Immunotherapy & Cervical Cancer
by Pat Battaglia
The immune system is delicately balanced and highly complex. Researchers are continually discovering new ways to harness this intricate system to stop certain cancers in their tracks.
One important feature of the immune system is its ability to distinguish normal, healthy cells in the body from those that are “foreign.” The system is then able to respond by sending T-cells to destroy the invaders while leaving the normal cells alone. To determine which cells should be eliminated, the immune system uses immune “checkpoints.” These are molecules on certain immune cells that need to be activated or inactivated in order for an immune response to begin.(1)
One of these checkpoint proteins is called programmed death protein 1, known as PD-1. It keeps “killer” T-cells from attacking healthy cells by attaching to a protein called programmed death ligand-1, or PD-L1, which is found on the surface of healthy cells and certain cancer cells. When PD-1 binds to PD-L1, T-cells receive the message to leave that cell alone. Some cancer cells test positive for the presence of PD-L1, meaning they have higher than normal amounts that protein; they “overexpress” it. This serves to camouflage them from an immune attack.

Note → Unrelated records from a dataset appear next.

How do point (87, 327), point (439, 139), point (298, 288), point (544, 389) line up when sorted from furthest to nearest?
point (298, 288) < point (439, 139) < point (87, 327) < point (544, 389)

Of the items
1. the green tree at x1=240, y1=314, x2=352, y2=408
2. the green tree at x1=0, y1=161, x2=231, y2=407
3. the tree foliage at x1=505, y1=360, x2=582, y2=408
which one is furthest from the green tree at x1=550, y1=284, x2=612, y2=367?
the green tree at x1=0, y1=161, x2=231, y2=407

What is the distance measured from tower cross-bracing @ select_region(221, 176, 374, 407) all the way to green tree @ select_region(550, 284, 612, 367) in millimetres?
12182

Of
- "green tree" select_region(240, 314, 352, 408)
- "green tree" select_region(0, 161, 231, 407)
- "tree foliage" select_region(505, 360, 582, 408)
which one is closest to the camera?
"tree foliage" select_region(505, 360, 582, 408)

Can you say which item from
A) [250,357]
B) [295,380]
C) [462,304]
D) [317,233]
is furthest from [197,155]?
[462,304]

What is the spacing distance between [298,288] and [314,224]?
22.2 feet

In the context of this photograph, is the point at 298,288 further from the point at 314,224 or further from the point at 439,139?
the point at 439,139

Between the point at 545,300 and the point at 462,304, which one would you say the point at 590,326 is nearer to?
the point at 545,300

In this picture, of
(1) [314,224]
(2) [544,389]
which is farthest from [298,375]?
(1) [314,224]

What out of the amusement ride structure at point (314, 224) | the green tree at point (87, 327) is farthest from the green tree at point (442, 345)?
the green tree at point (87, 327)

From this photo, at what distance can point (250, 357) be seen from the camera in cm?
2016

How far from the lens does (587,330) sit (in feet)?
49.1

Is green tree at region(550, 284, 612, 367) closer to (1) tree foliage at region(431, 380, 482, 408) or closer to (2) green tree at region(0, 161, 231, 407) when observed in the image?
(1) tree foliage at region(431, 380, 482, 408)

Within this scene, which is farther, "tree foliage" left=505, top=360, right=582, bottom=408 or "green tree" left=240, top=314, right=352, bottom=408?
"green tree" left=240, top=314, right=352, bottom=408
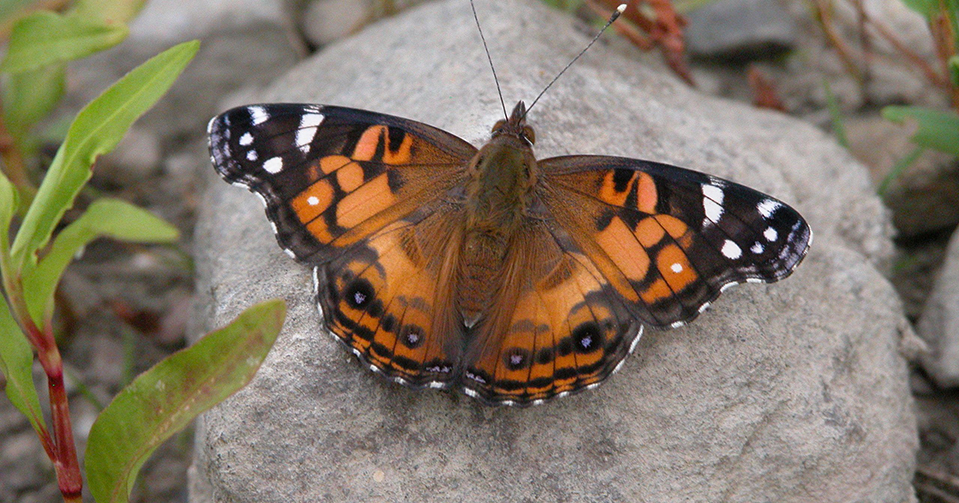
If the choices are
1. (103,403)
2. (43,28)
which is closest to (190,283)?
(103,403)

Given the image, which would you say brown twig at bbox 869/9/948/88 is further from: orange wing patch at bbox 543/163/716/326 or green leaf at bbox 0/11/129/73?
green leaf at bbox 0/11/129/73

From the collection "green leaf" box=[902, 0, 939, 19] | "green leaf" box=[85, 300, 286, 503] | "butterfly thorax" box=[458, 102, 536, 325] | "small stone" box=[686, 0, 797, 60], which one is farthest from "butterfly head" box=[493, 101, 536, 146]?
"small stone" box=[686, 0, 797, 60]

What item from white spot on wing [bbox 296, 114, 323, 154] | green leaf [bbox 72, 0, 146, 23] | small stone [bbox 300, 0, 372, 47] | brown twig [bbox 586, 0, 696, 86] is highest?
white spot on wing [bbox 296, 114, 323, 154]

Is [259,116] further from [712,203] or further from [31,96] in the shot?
[31,96]

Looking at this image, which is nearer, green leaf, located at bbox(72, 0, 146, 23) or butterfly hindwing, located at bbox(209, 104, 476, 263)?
butterfly hindwing, located at bbox(209, 104, 476, 263)

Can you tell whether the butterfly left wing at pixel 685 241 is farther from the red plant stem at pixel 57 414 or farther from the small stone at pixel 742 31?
the small stone at pixel 742 31
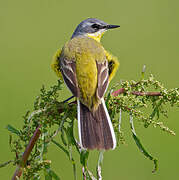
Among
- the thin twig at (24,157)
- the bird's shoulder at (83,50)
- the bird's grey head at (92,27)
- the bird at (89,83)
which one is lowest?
the thin twig at (24,157)

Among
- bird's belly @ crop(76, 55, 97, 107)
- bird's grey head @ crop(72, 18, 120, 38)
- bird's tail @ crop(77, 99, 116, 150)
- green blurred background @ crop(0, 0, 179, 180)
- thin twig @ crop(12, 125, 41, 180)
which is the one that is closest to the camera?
thin twig @ crop(12, 125, 41, 180)

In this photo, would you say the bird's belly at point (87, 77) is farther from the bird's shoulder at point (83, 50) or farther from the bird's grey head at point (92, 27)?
the bird's grey head at point (92, 27)

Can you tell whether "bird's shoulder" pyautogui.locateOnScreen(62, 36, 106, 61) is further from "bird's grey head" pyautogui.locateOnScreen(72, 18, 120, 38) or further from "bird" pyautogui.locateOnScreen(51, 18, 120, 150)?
"bird's grey head" pyautogui.locateOnScreen(72, 18, 120, 38)

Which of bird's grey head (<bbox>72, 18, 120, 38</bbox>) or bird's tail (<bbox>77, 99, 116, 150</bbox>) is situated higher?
Answer: bird's grey head (<bbox>72, 18, 120, 38</bbox>)

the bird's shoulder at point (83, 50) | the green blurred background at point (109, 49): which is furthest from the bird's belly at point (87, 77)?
the green blurred background at point (109, 49)

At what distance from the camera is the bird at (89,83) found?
3203mm

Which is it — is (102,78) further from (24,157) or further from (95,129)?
(24,157)

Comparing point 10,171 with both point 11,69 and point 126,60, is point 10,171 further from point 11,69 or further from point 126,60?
point 126,60

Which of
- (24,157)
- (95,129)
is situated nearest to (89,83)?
(95,129)

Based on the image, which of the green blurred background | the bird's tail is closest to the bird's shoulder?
the bird's tail

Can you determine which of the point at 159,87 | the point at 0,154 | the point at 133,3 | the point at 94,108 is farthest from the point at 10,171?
the point at 133,3

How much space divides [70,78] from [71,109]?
31.3 inches

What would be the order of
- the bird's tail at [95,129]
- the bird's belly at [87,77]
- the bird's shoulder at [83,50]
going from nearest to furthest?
the bird's tail at [95,129], the bird's belly at [87,77], the bird's shoulder at [83,50]

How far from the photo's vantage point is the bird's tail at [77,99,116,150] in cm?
310
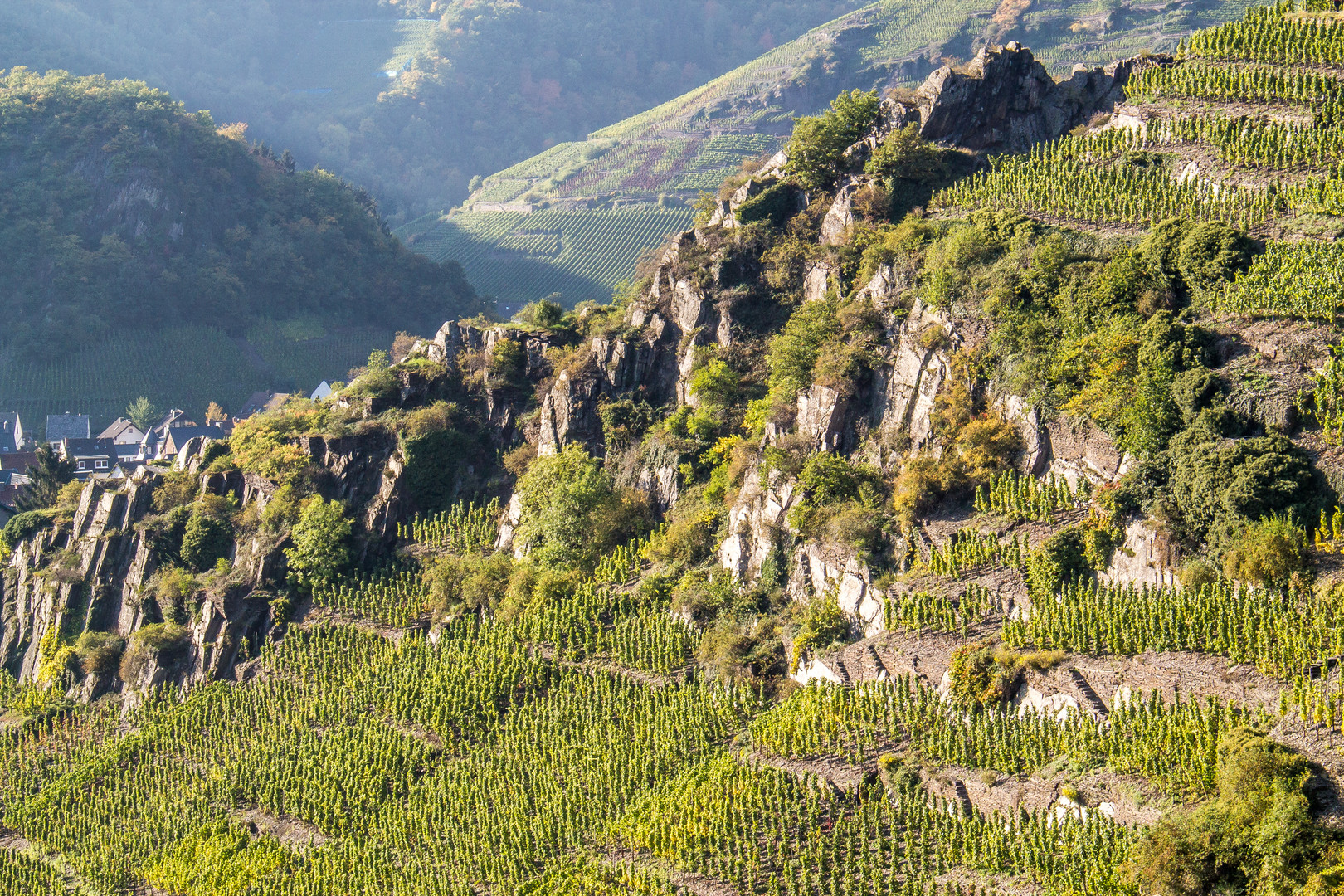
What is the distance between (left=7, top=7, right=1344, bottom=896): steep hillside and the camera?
2816 cm

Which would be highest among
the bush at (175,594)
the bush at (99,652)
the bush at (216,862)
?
the bush at (175,594)

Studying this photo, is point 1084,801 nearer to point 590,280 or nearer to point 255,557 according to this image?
point 255,557

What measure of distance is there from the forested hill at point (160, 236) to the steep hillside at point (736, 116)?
46.6 feet

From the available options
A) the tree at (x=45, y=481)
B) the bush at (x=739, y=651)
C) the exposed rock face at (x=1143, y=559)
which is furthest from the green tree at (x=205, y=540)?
the exposed rock face at (x=1143, y=559)

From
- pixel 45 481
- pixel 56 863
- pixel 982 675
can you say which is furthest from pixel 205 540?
pixel 982 675

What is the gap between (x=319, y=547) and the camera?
47375 millimetres

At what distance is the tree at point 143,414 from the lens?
93.0 meters

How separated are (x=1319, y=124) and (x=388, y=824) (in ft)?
117

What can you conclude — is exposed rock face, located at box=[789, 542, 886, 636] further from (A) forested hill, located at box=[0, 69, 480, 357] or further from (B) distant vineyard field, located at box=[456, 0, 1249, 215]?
(B) distant vineyard field, located at box=[456, 0, 1249, 215]

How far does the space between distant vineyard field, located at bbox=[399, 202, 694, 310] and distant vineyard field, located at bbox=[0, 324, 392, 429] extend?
810 inches

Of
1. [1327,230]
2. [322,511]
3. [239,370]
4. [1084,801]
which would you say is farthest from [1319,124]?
[239,370]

Both PD-1 and PD-L1 are overexpressed in a significant percentage of cervical cancers, making them potential targets for a class of immunotherapy drugs known as PD-1/PD-L1 inhibitors.(2)
These therapies are making their way into the mainstream. In October 2021, the FDA granted approval to a PD-L1 inhibitor called pembrolizumab (brand name Keytruda) in combination with chemotherapy as a first-line treatment for those with persistent, recurrent, or metastatic cervical cancer. This approval is based on the results of a phase 3, multicenter, randomized, double-blind, placebo-controlled clinical trial called the KEYNOTE trial. The results showed both progression-free and overall survival to be notably longer with pembrolizumab than with placebo among study participants who had a PD-L1 combined positive score of 1 or more. This score reflects the number of PD-L1–staining cells in a tumor sample divided by the total number of viable tumor cells, multiplied by 100.
Cervical cancer is usually slow-growing and may not have symptoms. It is almost always caused by human papillomavirus (HPV) infection. Fortunately, it is easily detected at early, curable stages with regular Pap tests. While screenings and preventive vaccines have resulted in declining rates of the disease, cervical cancer continues to affect many people throughout the world. In the U.S., early estimates show nearly 14,500 new cases of invasive cervical cancer and almost 4,300 deaths from the disease in 2021.3 The role of immunotherapy in treating invasive cervical cancer is expanding with the recent approval of pembrolizumab for PDL-1 positive cases of the disease. It offers a treatment option with a lower toxicity profile than chemotherapy that has demonstrably impacted survival rates in a positive direction. Questions remain to be answered about this approach, including the length of time pembrolizumab can be safely administered, its interactions with other therapies not included in the KEYNOTE trial, and the potential role of the treatment in PD-L1 negative cancers.(2)
Finally, pembrolizumab has not been shown to be curative. However, until a cure can be found, it represents a new treatment consideration for many who are currently diagnosed with cervical cancer. And it exemplifies our increasing understanding of the role the immune system can play in the development of cancer and in treating certain forms of the disease.